\(∫_0^∞\frac{1}{1-sin(x)}dx\)

it's divergent, but i'm not sure how to actually integrate that thing inside

Guest Jun 24, 2020

#1**+3 **

**calc- integration**

\(\int \dfrac{1}{1-\sin(x)} \ dx\)

\(\begin{array}{|rclcrcl|} \hline && \mathbf{\int \dfrac{1}{1-\sin(x)} dx } \\\\ &=& \int \dfrac{1}{\Big(1-\sin(x)\Big)}*\dfrac{\Big(1+\sin(x)\Big)}{\Big(1+\sin(x)\Big)} dx \\\\ &=& \int \dfrac{1+\sin(x)}{1-\sin^2(x)} dx \quad | \quad 1-\sin^2(x)=\cos^2(x) \\\\ &=& \int \dfrac{1+\sin(x)}{ \cos^2(x)} dx \\\\ &=& \int \left( \dfrac{1}{ \cos^2(x)}+\dfrac{\sin(x)}{ \cos^2(x)}\right) dx \\\\ &=& \mathbf{\int \dfrac{1}{ \cos^2(x)} dx +\int \dfrac{\sin(x)}{ \cos^2(x)} dx } \\ \hline \end{array} \)

\(\begin{array}{|rclcrcl|} \hline && \mathbf{ \int \dfrac{1}{ \cos^2(x)} dx } \\\\ && \text{substitute:} & u&=& \tan(x) \\\\ && & u&=& \dfrac{\sin(x)}{\cos(x)} \\\\ && & du&=& \dfrac{\cos(x)\cos(x)-\sin(x)(-\sin(x)}{\cos^2(x)}\ dx \\\\ && & du&=& \dfrac{\cos^2(x)+\sin^2(x)}{\cos^2(x)} \ dx\\\\ && & du&=& \dfrac{1}{\cos^2(x)} \ dx \\\\ && & dx&=& \cos^2(x) \ du \\\\ &=& \int \dfrac{1}{ \cos^2(x)} \cos^2(x) \ du \\\\ &=& \int \ du \\\\ &=& u \\\\ \mathbf{ \int \dfrac{1}{ \cos^2(x)} dx }&=& \mathbf{ \tan(x) }+c \\ \hline \end{array}\)

\(\begin{array}{|rcll|} \hline && \mathbf{\int \dfrac{\sin(x)}{ \cos^2(x)} dx } \\\\ &=& -\int \dfrac{-\sin(x)}{ \cos^2(x)} dx \\\\ && \text{substitute:} & u&=& \cos(x) \\\\ && & du&=& -\sin(x) \ dx \\\\ &=& -\int \dfrac{1}{u^2} du \\\\ &=& -\int u^{-2} du \\\\ &=& - \dfrac{u^{-2+1}}{-2+1} \\\\ &=& - \dfrac{u^{-1}}{-1} \\\\ &=& u^{-1} \\\\ &=& \dfrac{1}{u} \\\\ \mathbf{\int \dfrac{\sin(x)}{ \cos^2(x)} dx }&=& \mathbf{ \dfrac{1}{\cos(x)} +c} \\ \hline \end{array} \)

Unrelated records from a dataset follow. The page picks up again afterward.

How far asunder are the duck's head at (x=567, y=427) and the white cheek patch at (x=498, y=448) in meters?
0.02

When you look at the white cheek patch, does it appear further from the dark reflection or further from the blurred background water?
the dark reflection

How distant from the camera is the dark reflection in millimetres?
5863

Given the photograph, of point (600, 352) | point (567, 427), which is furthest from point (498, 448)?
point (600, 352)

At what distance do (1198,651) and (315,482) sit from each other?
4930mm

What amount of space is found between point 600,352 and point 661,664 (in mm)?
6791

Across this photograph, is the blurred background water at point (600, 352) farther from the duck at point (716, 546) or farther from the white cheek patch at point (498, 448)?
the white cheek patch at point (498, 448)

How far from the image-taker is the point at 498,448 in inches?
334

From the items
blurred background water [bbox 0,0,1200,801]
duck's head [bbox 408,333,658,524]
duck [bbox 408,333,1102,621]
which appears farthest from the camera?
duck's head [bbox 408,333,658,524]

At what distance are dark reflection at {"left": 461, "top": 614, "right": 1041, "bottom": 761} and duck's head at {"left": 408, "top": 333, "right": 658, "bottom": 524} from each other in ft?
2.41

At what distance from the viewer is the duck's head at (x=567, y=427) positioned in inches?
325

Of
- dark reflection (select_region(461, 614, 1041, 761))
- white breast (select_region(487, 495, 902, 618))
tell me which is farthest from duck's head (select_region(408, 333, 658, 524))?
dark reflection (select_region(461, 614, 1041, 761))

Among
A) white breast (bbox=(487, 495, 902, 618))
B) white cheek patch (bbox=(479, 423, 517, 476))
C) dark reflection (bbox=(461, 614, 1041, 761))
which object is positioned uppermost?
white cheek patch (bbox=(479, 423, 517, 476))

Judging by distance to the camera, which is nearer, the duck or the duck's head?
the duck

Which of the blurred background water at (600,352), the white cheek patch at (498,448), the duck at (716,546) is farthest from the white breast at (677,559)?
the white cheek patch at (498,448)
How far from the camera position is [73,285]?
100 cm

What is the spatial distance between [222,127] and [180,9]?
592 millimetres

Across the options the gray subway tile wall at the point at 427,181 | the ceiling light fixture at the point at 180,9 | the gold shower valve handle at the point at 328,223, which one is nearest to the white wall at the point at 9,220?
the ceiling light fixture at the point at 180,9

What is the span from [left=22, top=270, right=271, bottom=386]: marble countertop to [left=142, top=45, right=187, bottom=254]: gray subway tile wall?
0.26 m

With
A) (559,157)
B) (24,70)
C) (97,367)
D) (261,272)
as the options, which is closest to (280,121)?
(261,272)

\(\begin{array}{|rclcrcl|} \hline && \mathbf{\int \dfrac{1}{1-\sin(x)} dx } \\\\ &=& \mathbf{\int \dfrac{1}{ \cos^2(x)} dx +\int \dfrac{\sin(x)}{ \cos^2(x)} dx } \\\\ &=& \mathbf{\tan(x) + \dfrac{1}{\cos(x)} +c} \\ \hline \end{array}\)

heureka Jun 25, 2020